▸ Extracted information
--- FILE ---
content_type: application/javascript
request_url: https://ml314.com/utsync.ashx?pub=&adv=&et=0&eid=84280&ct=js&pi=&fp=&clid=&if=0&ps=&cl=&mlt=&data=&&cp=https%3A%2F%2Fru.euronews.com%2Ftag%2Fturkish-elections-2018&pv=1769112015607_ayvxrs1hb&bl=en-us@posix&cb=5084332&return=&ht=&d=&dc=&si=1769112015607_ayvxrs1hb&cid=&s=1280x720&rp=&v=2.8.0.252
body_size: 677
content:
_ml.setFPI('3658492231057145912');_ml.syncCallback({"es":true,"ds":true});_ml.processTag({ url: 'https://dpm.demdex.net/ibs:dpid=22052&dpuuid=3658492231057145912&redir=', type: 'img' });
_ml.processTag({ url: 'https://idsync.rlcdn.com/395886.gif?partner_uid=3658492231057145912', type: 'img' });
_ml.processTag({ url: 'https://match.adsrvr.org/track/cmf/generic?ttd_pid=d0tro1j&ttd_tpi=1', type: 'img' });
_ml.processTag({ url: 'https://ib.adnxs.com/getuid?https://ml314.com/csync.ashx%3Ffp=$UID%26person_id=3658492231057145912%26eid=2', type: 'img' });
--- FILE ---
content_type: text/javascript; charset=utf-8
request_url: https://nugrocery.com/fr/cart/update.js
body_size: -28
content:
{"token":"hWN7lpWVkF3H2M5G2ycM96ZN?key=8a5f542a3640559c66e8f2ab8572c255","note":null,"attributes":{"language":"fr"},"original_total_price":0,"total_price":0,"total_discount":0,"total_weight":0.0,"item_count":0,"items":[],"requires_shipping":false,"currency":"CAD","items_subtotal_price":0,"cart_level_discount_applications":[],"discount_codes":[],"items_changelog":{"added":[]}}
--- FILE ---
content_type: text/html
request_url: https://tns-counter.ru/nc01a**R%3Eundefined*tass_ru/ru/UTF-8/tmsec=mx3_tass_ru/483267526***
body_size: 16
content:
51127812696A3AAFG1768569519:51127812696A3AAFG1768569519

...

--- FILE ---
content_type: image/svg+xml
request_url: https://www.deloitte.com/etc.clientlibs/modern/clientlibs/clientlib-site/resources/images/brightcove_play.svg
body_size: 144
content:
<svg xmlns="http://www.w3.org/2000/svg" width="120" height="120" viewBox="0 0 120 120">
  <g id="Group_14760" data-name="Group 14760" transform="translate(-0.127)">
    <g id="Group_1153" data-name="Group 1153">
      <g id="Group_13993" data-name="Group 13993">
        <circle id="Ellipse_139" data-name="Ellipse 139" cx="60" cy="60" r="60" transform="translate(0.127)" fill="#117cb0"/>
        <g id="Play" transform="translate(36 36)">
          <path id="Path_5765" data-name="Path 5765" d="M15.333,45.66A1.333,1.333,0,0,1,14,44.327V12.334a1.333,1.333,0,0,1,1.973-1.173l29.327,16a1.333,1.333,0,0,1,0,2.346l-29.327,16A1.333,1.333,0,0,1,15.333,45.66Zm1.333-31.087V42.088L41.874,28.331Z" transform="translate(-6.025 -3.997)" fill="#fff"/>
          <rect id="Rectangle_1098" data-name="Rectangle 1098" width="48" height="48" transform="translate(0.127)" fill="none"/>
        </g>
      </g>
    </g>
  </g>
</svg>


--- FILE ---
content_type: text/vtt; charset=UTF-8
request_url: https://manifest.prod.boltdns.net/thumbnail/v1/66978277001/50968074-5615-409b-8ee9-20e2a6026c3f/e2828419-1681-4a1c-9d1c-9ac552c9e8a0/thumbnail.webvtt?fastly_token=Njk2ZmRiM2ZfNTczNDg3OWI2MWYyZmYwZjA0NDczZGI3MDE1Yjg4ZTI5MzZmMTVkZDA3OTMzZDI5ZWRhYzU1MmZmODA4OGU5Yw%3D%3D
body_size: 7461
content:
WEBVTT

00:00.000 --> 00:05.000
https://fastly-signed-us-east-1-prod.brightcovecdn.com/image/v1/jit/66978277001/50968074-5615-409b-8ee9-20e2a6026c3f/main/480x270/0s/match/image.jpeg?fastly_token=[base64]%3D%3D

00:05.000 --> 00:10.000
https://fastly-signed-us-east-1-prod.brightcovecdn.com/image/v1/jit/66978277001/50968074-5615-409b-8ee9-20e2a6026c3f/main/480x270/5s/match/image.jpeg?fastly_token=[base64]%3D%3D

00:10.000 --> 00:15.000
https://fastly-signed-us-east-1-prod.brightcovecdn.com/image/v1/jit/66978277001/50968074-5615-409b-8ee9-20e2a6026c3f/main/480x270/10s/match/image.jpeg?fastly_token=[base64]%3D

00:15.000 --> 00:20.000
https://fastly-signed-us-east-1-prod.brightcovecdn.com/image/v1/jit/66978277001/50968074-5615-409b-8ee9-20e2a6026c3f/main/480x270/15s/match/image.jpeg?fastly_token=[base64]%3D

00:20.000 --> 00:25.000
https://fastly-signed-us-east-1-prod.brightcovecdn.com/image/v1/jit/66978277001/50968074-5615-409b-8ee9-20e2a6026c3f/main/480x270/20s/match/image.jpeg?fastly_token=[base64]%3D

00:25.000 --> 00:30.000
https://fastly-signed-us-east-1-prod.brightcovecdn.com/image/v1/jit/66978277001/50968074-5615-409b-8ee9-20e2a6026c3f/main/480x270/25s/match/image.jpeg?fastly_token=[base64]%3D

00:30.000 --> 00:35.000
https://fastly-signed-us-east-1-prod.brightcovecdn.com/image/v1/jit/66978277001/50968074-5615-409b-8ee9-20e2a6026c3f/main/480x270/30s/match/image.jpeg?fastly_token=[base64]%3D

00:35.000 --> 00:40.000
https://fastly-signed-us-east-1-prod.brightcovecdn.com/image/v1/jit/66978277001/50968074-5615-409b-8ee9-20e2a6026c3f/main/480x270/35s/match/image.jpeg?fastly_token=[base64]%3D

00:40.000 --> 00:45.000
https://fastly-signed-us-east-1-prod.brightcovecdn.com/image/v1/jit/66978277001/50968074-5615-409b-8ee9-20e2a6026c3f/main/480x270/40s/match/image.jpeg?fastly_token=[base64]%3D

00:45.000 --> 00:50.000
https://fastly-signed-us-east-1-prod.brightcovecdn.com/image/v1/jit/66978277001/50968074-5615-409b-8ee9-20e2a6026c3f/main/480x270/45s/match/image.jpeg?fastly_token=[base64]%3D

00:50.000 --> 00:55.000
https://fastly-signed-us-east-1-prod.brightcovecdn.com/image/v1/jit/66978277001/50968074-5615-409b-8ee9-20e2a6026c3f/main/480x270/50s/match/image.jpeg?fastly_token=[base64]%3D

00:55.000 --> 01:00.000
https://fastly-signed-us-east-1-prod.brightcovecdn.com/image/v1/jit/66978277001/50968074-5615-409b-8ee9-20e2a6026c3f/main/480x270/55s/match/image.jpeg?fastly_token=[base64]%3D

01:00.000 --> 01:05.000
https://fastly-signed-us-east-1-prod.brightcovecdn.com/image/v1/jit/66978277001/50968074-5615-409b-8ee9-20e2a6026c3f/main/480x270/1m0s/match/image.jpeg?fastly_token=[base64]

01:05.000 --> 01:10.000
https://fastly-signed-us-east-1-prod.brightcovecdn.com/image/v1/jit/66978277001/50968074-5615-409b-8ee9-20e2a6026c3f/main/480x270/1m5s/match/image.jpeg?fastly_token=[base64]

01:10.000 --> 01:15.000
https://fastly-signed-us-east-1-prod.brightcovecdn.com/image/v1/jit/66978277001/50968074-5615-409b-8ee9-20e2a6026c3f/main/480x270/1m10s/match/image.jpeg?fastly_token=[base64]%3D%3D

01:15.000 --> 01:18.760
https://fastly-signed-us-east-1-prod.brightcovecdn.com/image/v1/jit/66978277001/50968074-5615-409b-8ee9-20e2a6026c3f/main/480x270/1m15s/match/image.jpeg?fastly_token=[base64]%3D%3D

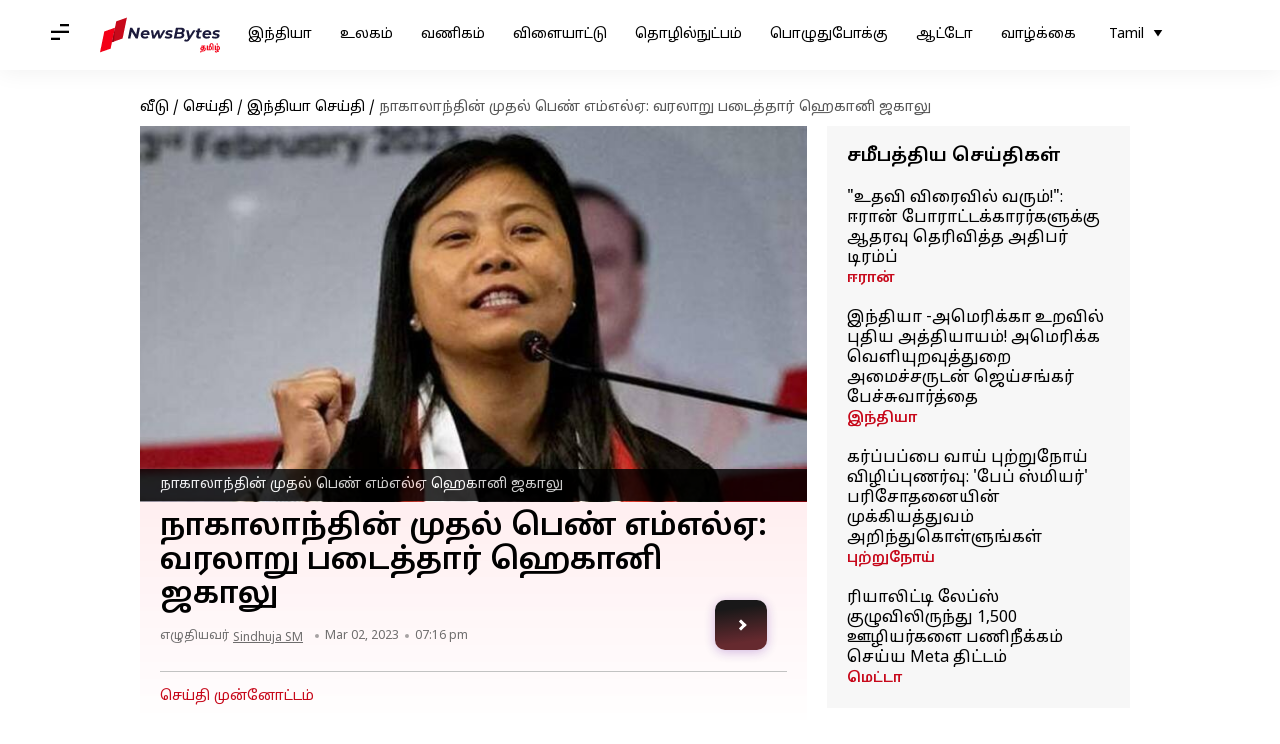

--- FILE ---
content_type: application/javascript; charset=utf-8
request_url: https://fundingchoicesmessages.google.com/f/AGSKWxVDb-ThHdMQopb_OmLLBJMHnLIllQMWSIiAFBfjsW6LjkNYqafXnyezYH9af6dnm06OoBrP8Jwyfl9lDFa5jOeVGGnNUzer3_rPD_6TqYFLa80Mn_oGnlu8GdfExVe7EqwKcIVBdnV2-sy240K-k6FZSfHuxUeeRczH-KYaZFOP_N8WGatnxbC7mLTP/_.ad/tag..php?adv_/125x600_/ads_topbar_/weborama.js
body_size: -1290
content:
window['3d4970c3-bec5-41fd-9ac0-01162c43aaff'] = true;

▸ What the task requires
Copy all lines above where "width" is present.

▸ Problem solution
<svg xmlns="http://www.w3.org/2000/svg" width="120" height="120" viewBox="0 0 120 120">
          <rect id="Rectangle_1098" data-name="Rectangle 1098" width="48" height="48" transform="translate(0.127)" fill="none"/>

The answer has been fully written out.